The number of possible states is enormous or infinite
The number of possible operation sequences grows exponentially
External inputs multiply the space further

This is known as state-space explosion. As a result:

Exhaustive testing is computationally infeasible
Testing can never prove the absence of bugs
This is not a failure of testing—it is a fundamental theoretical limit

That said, complete and exhaustive testing is possible for small, trivial, or highly constrained systems. It is in that space we can test thoroughly, and then build up confidence as we move to more complex systems by applying the principles outlined below.

What Testing Can Give Us Instead: Theoretical Confidence

Although exhaustive testing is impossible for non-trivial systems, we can achieve theoretical confidence by:

Partitioning the state space into equivalence classes
Explicitly testing boundary and edge states
Covering state transitions, not just states
Asserting invariants after every meaningful transition
Using randomness to explore additional sequences probabilistically

Testing does not provide proof. It provides structured evidence that failure is unlikely within the tested model.

The Core Principle

Correctness emerges from transitions, not operations. An operation may be correct in isolation and still be incorrect in context. Testing must therefore:

Drive the system into meaningful states
Perform operations from those states
Assert behavior and invariants afterward

Three Complementary Layers of Proper Testing

Layer 1: Local Contract Testing. Tests that:
- Validate individual operations
- Confirm basic pre- and postconditions
- Ensure error handling is correct
- These tests are necessary—but insufficient.
Layer 2: State and Transition Testing. Tests that:
- Explicitly construct non-trivial system states
- Execute sequences of operations
- Validate invariants across transitions
- This is where most defects are found
Layer 3: Property-Based and Randomized Testing. Tests that:
- Generate many operation sequences
- Assert general properties rather than specific outputs
- Increase coverage of unanticipated paths
- Random testing amplifies confidence but cannot replace explicit state testing

Why Random Testing Alone Fails

Random testing cannot guarantee:

Coverage of rare boundary states
Exploration of critical transitions
Reproduction of known failure patterns

Random testing is valuable only when guided by:

Well-defined properties
Known invariants
Explicitly tested edge cases
Otherwise, it is hope masquerading as methodology

Fresh State vs. Test Isolation

A crucial distinction:

Test isolation is mandatory
State reset between operations is not
Each test case should be independent of others

But within a test case, the system must be allowed—and often forced—to evolve through multiple states. Resetting the system between every operation destroys the very conditions that expose failures.

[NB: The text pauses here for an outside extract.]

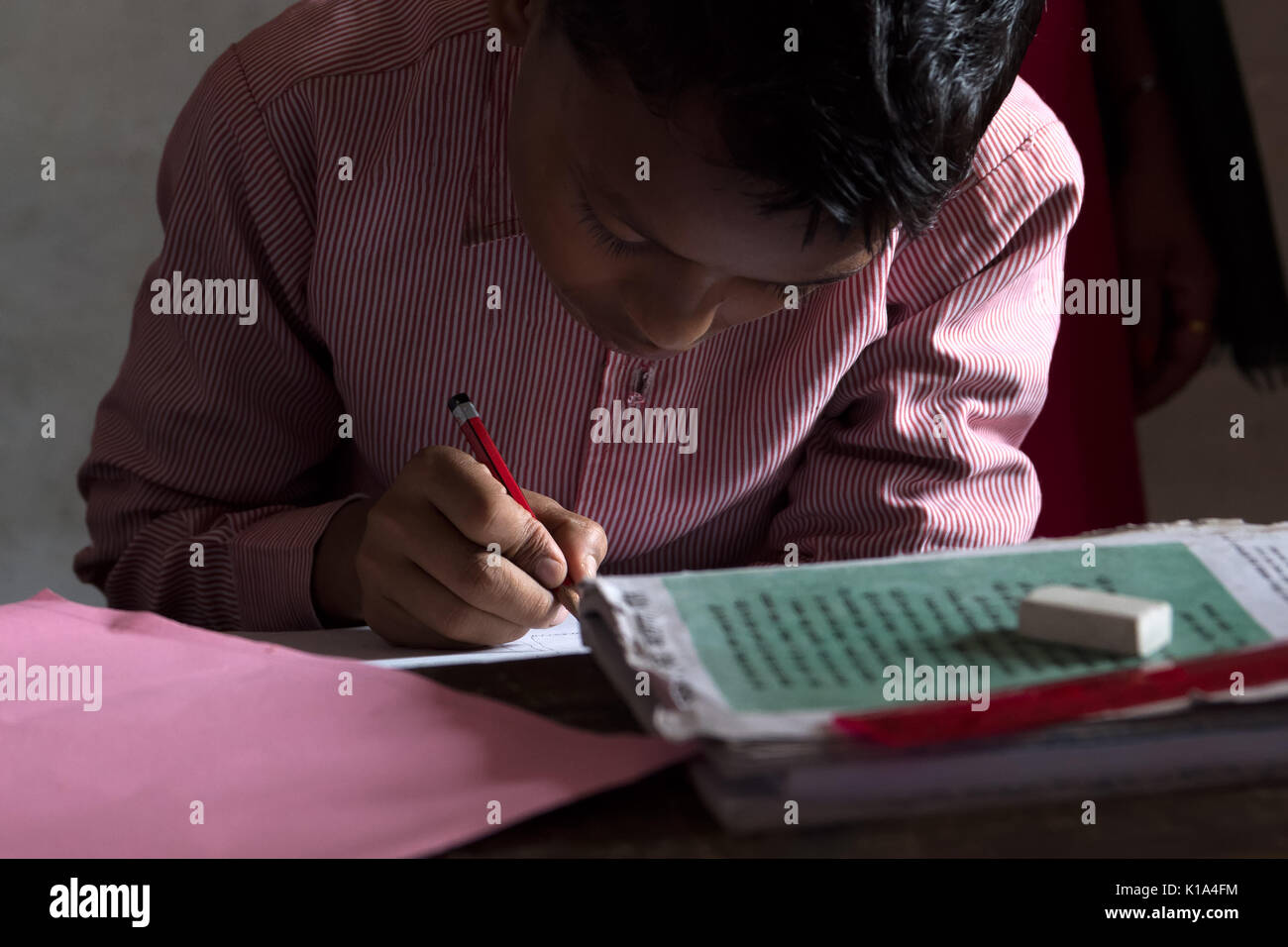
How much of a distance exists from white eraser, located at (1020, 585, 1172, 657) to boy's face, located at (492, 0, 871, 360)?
0.66 ft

Real-World Failure Patterns

Most real bugs follow this pattern: “The system works—until you do this, then that, and then this other thing.” These failures are:

Rare
Sequence-dependent
State-dependent
Invisible to isolated tests

Testing strategies that ignore state evolution are precisely how such bugs escape.

ADTs as a Special Case of the General Theory

Testing an ADT is not fundamentally different from testing:

A memory manager
A transaction system
A protocol implementation

They all:

Maintain state
Enforce invariants
Depend on operation sequences/li>

ADT testing is simply the most approachable example of this universal principle.

Summary

Systems are not bags of operations; they are state machines.
Isolated operation testing is necessary but insufficient.
Most bugs arise from state transitions and interactions.
Exhaustive testing is impossible, but structured confidence is achievable.
Proper testing explicitly explores states, transitions, and invariants.
Random testing supports, but never replaces, deliberate design.
If your testing strategy does not explicitly reason about how a system evolves over time, then it is not testing the system—it is testing a falsehood.